İşte altına imza edilen ve gerçekleşmesine çalışılacak olan sonuç fikir bu.
Nasıl yapacakları konusunda ise uzlaştıkları yol haritası;
“Hepimizin ortak sorumluluğu, uzlaşarak ve birlik içinde bu krizi aşmak, derin sorunlarımızı demokratik siyasetin alanını genişleterek, çoğulculuk temelinde çözebilmektir.”
“Tam bu inanç ve kararlılık ile yasama, yürütme ve yargı organlarının güçlendirilmesinin yanında, demokratik hukuk devletini güçlendirmek amacıyla ‘Güçlendirilmiş Parlamenter Sistem Mutabakatı’na varılmıştır.”

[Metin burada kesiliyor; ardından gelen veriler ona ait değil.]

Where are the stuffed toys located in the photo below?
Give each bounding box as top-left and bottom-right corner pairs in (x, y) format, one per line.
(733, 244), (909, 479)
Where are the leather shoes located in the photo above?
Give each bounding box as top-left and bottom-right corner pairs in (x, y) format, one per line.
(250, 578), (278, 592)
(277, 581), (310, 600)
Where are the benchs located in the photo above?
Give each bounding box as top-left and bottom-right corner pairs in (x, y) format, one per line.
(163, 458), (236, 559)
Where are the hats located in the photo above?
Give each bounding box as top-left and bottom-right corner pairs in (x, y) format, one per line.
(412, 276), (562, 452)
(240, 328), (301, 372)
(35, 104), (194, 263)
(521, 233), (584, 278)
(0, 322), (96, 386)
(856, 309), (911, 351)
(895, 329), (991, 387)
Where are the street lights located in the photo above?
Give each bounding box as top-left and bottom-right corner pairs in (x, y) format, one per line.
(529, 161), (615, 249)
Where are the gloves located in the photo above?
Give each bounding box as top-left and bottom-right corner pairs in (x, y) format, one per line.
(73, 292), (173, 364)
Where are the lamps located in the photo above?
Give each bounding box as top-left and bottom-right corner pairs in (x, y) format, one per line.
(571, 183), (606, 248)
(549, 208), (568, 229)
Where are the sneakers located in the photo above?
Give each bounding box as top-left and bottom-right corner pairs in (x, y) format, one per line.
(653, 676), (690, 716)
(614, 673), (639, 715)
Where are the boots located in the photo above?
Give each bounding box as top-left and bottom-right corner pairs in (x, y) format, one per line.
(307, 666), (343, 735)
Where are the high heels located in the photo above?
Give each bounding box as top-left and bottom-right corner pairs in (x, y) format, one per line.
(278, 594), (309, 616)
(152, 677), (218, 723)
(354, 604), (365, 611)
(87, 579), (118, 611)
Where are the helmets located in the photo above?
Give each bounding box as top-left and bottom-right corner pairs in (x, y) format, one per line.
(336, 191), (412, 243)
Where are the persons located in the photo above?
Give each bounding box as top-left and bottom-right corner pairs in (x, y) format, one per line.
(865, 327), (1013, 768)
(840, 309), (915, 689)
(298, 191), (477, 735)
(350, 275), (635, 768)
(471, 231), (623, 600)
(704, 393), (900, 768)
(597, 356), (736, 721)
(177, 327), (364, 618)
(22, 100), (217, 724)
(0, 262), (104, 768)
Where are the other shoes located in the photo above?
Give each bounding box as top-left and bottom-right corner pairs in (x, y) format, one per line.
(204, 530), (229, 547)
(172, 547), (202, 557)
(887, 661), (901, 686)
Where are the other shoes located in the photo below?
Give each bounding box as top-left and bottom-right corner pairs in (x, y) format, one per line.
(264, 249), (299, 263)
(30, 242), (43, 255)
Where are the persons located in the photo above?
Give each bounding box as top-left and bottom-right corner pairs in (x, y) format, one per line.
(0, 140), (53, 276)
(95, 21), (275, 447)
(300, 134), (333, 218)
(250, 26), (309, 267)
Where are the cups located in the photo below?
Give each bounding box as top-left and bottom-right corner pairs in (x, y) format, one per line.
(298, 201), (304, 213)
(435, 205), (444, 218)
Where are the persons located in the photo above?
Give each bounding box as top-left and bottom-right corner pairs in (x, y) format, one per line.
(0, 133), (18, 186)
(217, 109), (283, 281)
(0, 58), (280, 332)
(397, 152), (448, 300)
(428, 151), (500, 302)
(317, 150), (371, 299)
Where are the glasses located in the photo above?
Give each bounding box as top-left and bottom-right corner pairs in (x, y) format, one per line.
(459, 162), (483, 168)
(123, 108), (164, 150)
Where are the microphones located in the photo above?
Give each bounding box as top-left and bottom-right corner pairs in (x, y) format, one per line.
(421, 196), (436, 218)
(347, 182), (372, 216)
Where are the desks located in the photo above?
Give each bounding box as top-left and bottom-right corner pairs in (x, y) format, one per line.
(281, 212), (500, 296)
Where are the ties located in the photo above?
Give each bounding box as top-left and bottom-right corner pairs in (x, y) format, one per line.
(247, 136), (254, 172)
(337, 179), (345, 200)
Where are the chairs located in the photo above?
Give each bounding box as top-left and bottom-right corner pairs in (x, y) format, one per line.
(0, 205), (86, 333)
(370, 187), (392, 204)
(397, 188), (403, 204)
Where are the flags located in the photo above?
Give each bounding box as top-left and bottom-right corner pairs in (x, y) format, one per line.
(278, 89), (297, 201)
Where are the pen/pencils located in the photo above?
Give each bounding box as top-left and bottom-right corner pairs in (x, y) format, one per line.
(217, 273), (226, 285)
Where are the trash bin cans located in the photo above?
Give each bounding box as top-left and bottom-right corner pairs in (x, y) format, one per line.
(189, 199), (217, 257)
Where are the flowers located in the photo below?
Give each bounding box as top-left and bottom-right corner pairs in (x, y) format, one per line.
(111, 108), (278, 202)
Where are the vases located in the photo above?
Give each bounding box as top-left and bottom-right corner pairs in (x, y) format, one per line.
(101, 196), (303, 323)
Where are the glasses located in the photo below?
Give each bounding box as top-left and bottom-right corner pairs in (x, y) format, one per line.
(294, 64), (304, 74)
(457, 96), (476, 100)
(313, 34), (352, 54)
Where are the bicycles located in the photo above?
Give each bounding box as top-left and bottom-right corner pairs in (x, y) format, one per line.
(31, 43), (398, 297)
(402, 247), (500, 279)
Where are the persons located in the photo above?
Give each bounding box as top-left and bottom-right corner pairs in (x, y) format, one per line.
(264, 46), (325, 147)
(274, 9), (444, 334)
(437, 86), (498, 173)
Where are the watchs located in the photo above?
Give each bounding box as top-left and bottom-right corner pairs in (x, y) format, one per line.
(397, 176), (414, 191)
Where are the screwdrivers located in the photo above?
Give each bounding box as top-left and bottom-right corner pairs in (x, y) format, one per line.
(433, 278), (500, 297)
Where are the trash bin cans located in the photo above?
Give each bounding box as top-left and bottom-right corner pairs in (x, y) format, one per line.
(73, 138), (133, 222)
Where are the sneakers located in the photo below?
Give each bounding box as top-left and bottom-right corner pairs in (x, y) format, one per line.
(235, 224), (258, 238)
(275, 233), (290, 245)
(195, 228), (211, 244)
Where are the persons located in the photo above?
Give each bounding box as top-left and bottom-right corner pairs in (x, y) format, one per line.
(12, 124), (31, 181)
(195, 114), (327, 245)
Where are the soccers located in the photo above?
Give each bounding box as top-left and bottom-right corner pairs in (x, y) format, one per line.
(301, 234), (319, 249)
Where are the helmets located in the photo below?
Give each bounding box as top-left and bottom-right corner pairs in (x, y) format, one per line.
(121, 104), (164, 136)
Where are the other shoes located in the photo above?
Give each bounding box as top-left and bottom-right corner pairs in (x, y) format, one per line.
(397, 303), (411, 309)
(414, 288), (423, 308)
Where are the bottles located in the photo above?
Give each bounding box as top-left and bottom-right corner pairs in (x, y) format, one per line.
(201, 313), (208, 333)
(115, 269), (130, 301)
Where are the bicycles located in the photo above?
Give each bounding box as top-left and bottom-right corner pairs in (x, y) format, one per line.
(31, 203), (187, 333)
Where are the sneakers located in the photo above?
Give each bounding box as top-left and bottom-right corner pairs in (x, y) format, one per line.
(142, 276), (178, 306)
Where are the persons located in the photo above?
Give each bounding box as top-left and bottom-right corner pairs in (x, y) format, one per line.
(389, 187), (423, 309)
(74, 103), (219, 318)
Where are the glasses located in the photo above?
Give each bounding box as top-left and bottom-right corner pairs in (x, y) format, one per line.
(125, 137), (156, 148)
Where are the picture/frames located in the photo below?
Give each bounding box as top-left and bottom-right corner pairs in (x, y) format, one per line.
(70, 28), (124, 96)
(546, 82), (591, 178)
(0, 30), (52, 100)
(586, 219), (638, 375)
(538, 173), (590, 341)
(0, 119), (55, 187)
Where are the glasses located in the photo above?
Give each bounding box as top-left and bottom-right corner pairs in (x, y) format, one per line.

Yarının Türkiye’sini inşa etmek için bir araya gelen bu ortak akıl toplantısı desteklenmeli ve omuz verilmelidir.
Bu yolda sarsıntılar, tartışmalar, anlaşmazlıklar olabilir. Bunlar bizi karamsarlığa düşürmemelidir. Tartışma uzun zamandır unuttuğumuz ancak eşyanın tabiatı gereği birden fazla olunan ortamlarda çok doğal olan anlaşma halleridir.
Önemli olan makul şekilde tartışılıp bir konuda karar verilebilmesidir. Bunun için de bu ortam desteklenmeli, kösteklenmemelidir.
Toplantı taraflarına da, ne olursa olsun, sonuçta anlaşma ve ülke yararını kendilerinin veya partilerinin çıkarlarının üstünde görme sorumluluklarının da bulunduğunu hatırlatmak isterim.
Bir de, çok uzatmamak ve eyleme geçmekte yarar var.
Bu ülke, yoldan geçerken veya emperyalistlerin haritada cetvelle çizerek vatan yapılmış bir toprak parçası değildir. Ülkemiz, Mustafa Kemal Atatürk önderliğinde savaşarak şehit kanları bedel olarak ödenerek vatan yapılmıştır.
Ülkemizin gerçek bir yol ayrımını yaşadığı bu günlerde, bu toplantı ve altı partinin bir araya gelmesi son derece önemli. Umut, insanlar için hava kadar su kadar önemli bir konudur. Umutsuz yaşanmaz!
Oyun bozanları da tarih asla affetmez.